EXTRACT:
══════════
The Wall Street Bump

By Richard Mineards   |   January 21, 2021
985 Park Place property nestled against a backdrop of the Santa Ynez Mountains (photo by Priscilla)
Owner Jan Wesemann on the phone being interviewed by Jessica from the Wall Street Journal, which will feature her home listing this month (photo by Priscilla)

Retired high tech executive Jan Wesemann is getting priceless publicity in the Wall Street Journal this week as she puts her 20-acre French country-style Montecito estate on the market for $12 million.

Jan moved into the 7,600-square-foot, five-bedroom, seven-and-a-half-bathroom house, built in 2001, 10 years ago and brought up her four daughters on the Park Lane property, which also includes a four-car garage, a media room, an en suite guest bedroom, and a 10,000-gallon holding tank for water.

“The girls are now married and living around the country, so I want to downsize,” Jan tells me. “Being featured in the Wall Street Journal is an incredible opportunity given its outreach.”

Sandy Lipowski of Sotheby’s Real Estate is dealing with the sale.

Welcome to the Neighborhood

Mega TV producer Don Bellisario has bought a new home in Montecito for $5.2 million, just a tiara’s toss from his old estate near Beanie Baby billionaire Ty Warner’s San Ysidro Ranch.

Bellisario, who created myriad television shows, including Magnum P.I., JAG, and the NCIS franchise, found his new 1989 built, 6,875-square-foot estate with three bedrooms and three and a half baths, with a guest wing, on 3.17 acres.

Don’s former estate on Las Tunas Road was the setting five years ago for his 80th ‘40s style birthday bash, which I was exclusively invited to cover with my loyal lenswoman Priscilla.

The party, which featured characters in World War II uniforms, cigarette girls, and a full orchestra, also boasted a host of actors from his TV series, including David McCallum from NCIS, who found major fame in the ‘60s as Illya Kuryakin in The Man From U.N.C.L.E., with Robert Vaughn, and Scott Bakula from NCIS New Orleans.

Ellen Back in Action

After coming down with the coronavirus, Montecito TV talk show host Ellen DeGeneres has clearly recovered well.

She was spotted riding her Haibike electric bicycle rather than driving her Porsche or Mercedes and Land Rover SUVs around the Upper Village.
══════════
ENTRIES SUPPLIED:
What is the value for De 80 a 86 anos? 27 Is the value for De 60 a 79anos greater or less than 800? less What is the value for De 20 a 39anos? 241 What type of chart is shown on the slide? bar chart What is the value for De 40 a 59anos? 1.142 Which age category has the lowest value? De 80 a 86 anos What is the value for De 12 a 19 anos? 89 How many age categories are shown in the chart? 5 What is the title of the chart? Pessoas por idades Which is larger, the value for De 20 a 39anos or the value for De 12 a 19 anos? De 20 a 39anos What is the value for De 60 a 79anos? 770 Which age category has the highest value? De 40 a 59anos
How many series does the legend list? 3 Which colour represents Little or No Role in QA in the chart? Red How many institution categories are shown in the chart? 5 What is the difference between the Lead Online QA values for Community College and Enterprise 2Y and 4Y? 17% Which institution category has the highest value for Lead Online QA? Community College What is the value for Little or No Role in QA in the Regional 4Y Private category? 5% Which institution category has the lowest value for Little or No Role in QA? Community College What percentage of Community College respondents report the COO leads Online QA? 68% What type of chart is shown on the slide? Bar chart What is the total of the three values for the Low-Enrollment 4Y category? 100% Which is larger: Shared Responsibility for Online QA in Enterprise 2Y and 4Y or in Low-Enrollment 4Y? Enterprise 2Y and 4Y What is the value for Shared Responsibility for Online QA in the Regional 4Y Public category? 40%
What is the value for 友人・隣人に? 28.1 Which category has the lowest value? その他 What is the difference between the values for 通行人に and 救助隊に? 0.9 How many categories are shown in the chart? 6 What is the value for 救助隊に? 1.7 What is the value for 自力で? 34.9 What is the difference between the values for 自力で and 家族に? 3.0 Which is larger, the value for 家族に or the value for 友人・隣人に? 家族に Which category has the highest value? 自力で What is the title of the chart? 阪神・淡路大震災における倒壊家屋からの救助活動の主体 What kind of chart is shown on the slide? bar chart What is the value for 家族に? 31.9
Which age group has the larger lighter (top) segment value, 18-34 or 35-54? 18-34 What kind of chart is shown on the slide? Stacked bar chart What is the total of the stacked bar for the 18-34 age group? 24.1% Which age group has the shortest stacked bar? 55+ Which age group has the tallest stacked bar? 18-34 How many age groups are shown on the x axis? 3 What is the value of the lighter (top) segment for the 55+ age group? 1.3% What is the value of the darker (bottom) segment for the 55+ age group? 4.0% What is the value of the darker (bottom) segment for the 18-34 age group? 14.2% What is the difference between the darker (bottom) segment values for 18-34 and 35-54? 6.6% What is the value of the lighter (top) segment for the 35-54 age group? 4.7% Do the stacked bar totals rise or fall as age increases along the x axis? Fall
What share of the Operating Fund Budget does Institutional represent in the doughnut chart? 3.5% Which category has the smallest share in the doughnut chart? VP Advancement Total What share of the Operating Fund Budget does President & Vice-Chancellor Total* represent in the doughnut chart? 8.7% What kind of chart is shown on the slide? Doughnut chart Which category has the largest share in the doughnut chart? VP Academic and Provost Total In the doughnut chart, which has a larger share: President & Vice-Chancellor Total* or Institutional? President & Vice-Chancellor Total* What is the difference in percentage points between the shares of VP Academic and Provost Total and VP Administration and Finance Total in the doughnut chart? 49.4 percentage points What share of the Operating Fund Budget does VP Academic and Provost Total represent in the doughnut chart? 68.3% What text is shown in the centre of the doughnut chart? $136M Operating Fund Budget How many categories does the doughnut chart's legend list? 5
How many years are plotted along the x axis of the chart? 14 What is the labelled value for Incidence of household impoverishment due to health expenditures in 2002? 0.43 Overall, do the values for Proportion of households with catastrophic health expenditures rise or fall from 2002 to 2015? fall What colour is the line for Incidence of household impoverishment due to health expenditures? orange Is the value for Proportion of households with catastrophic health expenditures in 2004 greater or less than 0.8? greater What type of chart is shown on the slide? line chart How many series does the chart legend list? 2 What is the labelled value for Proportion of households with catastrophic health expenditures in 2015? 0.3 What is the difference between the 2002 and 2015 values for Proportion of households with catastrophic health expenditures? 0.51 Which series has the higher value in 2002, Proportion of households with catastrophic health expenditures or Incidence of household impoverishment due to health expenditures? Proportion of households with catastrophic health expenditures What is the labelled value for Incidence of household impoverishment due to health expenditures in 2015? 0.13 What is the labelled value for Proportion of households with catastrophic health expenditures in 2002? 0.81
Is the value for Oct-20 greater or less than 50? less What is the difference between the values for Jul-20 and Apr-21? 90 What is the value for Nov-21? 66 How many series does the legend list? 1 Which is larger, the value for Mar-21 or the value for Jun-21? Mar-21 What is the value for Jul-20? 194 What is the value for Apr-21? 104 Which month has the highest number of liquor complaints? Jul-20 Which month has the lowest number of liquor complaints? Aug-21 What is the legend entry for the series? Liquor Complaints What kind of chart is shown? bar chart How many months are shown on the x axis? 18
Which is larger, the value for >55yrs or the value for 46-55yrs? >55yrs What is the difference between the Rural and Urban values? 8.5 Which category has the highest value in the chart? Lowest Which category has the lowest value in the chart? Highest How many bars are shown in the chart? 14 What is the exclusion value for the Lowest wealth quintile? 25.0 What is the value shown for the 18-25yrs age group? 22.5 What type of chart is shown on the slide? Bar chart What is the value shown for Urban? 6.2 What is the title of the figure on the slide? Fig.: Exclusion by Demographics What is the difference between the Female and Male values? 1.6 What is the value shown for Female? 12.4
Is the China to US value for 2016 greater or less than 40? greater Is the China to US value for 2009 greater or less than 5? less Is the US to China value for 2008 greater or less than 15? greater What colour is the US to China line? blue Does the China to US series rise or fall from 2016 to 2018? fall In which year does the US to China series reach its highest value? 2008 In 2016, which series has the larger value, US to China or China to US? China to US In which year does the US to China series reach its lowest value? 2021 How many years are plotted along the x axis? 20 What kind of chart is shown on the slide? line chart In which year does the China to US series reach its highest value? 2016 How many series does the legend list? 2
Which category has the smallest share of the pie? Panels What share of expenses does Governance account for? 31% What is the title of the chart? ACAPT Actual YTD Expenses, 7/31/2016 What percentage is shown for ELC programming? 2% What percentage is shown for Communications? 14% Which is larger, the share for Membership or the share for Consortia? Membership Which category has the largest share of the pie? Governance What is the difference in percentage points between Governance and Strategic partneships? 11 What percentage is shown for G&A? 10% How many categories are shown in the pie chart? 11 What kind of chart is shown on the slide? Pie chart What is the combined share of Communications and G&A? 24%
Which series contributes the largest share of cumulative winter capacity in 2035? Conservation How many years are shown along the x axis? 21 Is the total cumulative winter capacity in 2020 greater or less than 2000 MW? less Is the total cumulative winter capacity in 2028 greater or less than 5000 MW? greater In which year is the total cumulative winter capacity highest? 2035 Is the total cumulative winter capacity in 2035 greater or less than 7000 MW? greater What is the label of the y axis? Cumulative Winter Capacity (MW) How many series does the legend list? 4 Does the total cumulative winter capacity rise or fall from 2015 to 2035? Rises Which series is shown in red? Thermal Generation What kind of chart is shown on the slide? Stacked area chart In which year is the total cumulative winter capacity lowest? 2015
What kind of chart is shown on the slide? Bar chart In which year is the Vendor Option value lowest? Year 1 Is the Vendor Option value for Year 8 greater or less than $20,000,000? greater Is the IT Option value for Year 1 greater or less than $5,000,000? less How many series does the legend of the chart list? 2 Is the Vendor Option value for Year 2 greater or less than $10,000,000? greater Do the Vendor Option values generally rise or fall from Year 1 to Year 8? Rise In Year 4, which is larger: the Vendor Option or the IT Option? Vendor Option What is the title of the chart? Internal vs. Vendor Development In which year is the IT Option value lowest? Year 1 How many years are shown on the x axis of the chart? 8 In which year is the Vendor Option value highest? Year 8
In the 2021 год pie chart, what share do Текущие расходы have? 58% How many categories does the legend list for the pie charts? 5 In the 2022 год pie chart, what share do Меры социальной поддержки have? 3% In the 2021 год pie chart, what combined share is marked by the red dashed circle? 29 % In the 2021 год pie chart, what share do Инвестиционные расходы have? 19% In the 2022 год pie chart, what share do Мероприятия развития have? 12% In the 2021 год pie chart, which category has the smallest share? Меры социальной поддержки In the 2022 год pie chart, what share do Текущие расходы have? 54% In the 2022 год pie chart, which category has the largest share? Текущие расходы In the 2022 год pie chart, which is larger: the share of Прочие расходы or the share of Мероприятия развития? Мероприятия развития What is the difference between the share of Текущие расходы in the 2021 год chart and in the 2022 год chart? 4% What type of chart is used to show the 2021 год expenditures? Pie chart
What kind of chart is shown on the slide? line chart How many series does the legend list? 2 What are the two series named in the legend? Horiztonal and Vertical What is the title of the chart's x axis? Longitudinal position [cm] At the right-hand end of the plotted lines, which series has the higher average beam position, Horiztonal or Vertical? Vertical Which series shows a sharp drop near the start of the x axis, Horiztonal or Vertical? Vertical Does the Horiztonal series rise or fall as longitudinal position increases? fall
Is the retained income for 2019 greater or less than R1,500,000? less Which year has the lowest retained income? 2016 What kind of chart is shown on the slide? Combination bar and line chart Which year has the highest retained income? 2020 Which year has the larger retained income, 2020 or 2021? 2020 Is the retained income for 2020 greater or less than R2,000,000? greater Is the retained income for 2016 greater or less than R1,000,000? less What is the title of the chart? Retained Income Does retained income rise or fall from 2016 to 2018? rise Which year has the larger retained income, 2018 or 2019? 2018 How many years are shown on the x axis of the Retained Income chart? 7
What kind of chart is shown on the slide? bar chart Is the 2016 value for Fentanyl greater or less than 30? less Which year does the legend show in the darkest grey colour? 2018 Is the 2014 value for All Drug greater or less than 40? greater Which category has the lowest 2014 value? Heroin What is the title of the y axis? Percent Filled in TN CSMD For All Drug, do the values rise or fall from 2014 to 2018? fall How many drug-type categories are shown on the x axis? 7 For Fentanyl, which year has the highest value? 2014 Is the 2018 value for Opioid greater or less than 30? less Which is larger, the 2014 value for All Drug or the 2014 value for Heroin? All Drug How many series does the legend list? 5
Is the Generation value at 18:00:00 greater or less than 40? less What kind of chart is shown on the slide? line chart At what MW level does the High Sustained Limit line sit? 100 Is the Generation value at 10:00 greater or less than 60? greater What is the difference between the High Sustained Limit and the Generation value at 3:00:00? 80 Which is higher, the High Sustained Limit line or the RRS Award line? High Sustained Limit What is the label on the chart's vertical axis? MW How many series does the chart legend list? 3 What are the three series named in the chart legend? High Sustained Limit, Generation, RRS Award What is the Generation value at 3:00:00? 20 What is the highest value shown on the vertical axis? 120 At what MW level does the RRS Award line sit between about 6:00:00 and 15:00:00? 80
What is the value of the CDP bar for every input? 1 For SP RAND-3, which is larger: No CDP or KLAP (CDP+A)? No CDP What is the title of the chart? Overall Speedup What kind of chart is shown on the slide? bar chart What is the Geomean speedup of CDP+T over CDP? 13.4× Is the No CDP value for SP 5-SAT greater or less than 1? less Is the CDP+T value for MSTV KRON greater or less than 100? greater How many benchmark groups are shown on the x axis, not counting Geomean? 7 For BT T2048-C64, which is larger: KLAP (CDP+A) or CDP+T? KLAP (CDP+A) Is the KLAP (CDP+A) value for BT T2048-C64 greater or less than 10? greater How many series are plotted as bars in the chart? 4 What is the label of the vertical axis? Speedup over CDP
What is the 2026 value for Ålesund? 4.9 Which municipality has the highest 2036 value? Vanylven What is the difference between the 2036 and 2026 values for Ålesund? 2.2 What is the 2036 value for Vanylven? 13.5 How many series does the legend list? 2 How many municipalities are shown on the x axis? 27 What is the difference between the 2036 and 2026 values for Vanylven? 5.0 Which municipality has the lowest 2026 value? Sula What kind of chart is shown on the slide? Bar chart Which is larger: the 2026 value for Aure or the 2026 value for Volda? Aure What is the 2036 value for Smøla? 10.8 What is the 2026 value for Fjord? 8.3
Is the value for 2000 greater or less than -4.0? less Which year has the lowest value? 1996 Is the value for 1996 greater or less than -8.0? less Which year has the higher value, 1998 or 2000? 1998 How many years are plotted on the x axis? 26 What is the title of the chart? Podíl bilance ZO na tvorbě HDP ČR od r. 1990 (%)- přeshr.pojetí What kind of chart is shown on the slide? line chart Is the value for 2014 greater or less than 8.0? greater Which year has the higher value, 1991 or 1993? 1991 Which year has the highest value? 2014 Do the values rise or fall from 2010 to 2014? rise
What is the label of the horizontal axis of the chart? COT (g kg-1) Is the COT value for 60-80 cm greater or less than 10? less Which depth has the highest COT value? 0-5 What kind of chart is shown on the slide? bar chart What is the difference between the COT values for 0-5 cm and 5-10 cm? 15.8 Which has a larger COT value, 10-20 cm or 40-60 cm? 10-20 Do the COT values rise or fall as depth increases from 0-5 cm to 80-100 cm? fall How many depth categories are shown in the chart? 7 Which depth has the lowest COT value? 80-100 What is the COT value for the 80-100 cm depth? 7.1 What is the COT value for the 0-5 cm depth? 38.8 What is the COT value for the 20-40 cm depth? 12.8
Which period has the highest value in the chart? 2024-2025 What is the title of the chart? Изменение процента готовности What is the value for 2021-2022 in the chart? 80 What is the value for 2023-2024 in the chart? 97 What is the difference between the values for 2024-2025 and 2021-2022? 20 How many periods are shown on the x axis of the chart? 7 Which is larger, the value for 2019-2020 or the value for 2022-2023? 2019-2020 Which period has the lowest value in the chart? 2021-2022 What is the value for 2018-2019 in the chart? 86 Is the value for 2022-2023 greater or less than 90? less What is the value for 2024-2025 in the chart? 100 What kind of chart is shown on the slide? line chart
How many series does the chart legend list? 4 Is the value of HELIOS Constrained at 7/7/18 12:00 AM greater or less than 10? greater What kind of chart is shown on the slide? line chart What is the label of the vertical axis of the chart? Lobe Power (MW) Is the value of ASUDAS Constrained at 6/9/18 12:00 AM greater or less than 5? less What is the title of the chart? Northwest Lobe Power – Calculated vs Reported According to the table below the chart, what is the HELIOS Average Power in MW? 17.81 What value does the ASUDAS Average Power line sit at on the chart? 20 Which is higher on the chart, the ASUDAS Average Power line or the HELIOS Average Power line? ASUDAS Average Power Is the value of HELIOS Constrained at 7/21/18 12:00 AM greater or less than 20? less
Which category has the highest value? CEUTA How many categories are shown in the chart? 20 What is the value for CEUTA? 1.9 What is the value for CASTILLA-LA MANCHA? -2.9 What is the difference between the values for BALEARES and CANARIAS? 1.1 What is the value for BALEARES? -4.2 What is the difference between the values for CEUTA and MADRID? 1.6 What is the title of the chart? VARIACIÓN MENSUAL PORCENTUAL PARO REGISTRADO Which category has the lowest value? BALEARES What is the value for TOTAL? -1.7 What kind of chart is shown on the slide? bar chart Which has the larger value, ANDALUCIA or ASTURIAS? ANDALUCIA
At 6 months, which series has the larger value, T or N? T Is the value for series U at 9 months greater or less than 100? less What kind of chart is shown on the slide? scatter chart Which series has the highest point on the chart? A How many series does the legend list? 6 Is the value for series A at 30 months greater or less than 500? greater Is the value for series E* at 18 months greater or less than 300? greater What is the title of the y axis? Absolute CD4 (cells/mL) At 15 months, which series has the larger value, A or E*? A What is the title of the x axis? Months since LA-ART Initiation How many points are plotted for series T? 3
══════════
TO DO:
From the Montecito column above, copy out everything from "The party, which" down to "clearly recovered well.".

EXERCISE ANSWER:
The party, which featured characters in World War II uniforms, cigarette girls, and a full orchestra, also boasted a host of actors from his TV series, including David McCallum from NCIS, who found major fame in the ‘60s as Illya Kuryakin in The Man From U.N.C.L.E., with Robert Vaughn, and Scott Bakula from NCIS New Orleans.

Ellen Back in Action

After coming down with the coronavirus, Montecito TV talk show host Ellen DeGeneres has clearly recovered well.